=== GIVEN DATA ===

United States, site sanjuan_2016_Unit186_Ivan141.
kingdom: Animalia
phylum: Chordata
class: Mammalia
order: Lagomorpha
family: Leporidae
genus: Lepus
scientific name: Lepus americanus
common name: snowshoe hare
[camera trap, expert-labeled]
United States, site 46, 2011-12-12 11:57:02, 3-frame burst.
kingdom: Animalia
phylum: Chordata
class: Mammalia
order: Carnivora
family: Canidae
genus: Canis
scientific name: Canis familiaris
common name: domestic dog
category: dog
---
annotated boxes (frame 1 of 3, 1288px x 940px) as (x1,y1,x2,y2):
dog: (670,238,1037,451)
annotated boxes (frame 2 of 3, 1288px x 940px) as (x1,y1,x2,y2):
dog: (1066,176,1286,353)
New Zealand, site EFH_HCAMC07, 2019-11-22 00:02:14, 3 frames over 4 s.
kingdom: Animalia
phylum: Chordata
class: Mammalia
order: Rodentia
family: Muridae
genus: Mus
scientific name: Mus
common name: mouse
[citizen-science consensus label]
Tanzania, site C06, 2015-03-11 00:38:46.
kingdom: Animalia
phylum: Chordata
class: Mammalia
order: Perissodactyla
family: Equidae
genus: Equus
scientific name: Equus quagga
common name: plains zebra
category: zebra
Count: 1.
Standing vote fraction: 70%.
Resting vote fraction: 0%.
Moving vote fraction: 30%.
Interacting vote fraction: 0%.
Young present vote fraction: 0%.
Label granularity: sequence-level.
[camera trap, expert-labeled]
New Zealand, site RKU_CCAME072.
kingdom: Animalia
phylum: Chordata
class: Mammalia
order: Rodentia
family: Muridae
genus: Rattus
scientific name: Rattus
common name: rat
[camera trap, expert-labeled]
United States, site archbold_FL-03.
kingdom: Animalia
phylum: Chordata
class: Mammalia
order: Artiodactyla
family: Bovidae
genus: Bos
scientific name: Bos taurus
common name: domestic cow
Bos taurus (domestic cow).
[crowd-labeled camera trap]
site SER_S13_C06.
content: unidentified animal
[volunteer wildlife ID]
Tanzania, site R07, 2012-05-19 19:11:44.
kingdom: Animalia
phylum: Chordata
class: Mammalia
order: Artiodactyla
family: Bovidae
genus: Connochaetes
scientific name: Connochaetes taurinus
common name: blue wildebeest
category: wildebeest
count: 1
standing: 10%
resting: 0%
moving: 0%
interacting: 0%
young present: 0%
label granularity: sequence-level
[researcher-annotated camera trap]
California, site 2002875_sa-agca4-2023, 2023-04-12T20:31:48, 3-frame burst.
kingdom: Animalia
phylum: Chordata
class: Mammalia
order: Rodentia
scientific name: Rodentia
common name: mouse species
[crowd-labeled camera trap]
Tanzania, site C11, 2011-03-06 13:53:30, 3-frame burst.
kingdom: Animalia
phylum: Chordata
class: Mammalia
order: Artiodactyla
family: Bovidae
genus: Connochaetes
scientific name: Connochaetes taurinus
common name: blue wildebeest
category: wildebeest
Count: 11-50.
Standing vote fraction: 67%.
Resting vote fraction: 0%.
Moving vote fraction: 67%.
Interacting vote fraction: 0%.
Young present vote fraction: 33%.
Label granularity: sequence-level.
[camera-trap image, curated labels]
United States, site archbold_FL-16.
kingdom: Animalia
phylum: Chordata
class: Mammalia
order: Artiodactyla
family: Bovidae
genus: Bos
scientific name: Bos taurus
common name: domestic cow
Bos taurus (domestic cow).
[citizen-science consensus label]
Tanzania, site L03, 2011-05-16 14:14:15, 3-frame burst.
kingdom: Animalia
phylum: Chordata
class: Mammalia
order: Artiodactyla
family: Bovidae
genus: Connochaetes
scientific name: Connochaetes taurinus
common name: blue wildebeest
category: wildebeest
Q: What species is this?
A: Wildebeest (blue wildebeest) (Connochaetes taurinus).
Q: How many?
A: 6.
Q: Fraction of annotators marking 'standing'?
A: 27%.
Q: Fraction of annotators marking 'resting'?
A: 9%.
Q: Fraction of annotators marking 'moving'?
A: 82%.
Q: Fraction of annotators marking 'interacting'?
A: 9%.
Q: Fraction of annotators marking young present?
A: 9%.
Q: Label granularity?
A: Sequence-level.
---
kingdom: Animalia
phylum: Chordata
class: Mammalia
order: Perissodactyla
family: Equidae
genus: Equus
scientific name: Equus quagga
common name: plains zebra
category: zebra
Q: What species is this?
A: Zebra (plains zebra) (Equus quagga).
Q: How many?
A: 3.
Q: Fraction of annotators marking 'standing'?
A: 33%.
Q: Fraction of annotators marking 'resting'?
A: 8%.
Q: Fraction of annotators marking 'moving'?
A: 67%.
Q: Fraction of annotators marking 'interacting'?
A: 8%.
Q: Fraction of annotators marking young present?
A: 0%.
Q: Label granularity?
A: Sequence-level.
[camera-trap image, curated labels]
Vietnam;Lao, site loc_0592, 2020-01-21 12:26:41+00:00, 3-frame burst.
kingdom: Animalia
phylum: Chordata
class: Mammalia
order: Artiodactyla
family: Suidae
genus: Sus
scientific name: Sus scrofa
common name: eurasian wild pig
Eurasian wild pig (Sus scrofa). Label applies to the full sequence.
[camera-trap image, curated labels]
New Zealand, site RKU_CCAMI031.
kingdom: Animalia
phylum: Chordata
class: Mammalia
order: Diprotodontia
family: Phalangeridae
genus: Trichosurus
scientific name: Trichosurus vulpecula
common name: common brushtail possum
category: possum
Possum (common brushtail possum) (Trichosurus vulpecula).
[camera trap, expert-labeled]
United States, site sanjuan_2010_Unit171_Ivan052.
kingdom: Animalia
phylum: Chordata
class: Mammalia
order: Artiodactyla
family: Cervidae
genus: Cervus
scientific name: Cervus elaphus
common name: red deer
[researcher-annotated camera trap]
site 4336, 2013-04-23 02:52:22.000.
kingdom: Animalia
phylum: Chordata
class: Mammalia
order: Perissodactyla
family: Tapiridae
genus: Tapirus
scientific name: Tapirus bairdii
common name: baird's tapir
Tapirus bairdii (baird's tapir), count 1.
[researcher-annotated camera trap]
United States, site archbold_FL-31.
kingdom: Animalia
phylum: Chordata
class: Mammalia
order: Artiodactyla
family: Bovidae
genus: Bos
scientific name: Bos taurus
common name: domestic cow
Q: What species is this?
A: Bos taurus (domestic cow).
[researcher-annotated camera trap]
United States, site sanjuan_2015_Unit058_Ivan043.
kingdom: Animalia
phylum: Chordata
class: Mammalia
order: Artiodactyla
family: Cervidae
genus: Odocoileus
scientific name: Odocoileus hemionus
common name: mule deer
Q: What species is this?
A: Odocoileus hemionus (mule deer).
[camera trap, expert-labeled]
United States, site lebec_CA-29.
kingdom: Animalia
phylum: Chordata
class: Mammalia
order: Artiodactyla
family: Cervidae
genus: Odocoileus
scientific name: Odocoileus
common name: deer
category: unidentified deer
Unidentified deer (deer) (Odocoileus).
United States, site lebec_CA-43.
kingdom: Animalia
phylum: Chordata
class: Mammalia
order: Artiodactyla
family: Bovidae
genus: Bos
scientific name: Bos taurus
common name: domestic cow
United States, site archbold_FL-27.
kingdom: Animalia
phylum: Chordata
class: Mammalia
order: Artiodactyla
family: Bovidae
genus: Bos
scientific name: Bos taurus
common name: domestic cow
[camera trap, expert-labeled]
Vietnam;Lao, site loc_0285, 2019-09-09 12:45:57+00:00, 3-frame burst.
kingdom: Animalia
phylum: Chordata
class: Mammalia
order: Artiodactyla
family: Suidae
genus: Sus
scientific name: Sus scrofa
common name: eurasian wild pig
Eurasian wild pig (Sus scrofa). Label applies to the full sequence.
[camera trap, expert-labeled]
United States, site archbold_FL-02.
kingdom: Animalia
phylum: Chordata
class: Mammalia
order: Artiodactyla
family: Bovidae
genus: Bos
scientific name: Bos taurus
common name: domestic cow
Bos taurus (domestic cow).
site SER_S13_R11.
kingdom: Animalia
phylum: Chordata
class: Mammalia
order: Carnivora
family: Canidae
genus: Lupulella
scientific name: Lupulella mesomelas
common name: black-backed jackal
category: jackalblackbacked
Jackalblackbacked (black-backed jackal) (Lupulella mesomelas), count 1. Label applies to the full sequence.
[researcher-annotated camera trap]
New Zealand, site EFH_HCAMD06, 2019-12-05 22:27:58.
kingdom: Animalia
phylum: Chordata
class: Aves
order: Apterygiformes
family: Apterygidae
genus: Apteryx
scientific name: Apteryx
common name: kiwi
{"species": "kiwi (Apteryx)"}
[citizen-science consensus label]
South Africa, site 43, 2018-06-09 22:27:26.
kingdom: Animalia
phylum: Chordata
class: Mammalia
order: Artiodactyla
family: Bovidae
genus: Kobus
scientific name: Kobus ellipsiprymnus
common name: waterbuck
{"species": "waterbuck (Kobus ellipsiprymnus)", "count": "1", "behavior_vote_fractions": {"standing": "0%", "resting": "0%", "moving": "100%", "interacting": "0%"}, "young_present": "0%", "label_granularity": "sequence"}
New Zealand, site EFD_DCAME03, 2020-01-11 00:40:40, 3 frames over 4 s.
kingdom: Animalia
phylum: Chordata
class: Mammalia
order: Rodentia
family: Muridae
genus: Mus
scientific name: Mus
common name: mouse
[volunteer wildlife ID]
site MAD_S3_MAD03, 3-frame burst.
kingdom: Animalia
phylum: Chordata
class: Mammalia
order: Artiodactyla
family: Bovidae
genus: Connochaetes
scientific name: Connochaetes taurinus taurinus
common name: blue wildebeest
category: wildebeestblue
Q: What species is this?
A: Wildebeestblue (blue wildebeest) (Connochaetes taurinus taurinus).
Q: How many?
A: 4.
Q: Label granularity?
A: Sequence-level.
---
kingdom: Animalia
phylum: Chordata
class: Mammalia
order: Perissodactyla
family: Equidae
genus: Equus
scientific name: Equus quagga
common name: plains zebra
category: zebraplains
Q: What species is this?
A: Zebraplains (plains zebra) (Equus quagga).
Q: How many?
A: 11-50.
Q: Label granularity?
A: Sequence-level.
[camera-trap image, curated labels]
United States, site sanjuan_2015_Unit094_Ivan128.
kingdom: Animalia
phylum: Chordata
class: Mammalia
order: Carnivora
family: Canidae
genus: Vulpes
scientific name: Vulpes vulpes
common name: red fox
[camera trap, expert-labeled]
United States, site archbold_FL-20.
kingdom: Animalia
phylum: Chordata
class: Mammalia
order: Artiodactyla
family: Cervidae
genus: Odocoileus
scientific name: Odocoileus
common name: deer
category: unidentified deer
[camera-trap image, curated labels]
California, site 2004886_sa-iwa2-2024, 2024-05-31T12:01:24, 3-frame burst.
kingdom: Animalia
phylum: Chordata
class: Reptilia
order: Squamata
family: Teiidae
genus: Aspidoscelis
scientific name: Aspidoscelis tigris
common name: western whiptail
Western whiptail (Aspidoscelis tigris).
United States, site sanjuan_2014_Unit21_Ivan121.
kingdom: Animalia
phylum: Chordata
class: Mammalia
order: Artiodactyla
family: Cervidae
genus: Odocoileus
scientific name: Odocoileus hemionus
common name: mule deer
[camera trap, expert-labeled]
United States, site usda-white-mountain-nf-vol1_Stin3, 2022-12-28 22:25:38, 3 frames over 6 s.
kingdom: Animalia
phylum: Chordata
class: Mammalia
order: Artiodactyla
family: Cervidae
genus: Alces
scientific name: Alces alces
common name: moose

===

**WHAT YOU ARE ASKED TO DO:** In the records above, find the lines holding "frames". Copy each one.

**OUTPUT:**
New Zealand, site EFH_HCAMC07, 2019-11-22 00:02:14, 3 frames over 4 s.
New Zealand, site EFD_DCAME03, 2020-01-11 00:40:40, 3 frames over 4 s.
United States, site usda-white-mountain-nf-vol1_Stin3, 2022-12-28 22:25:38, 3 frames over 6 s.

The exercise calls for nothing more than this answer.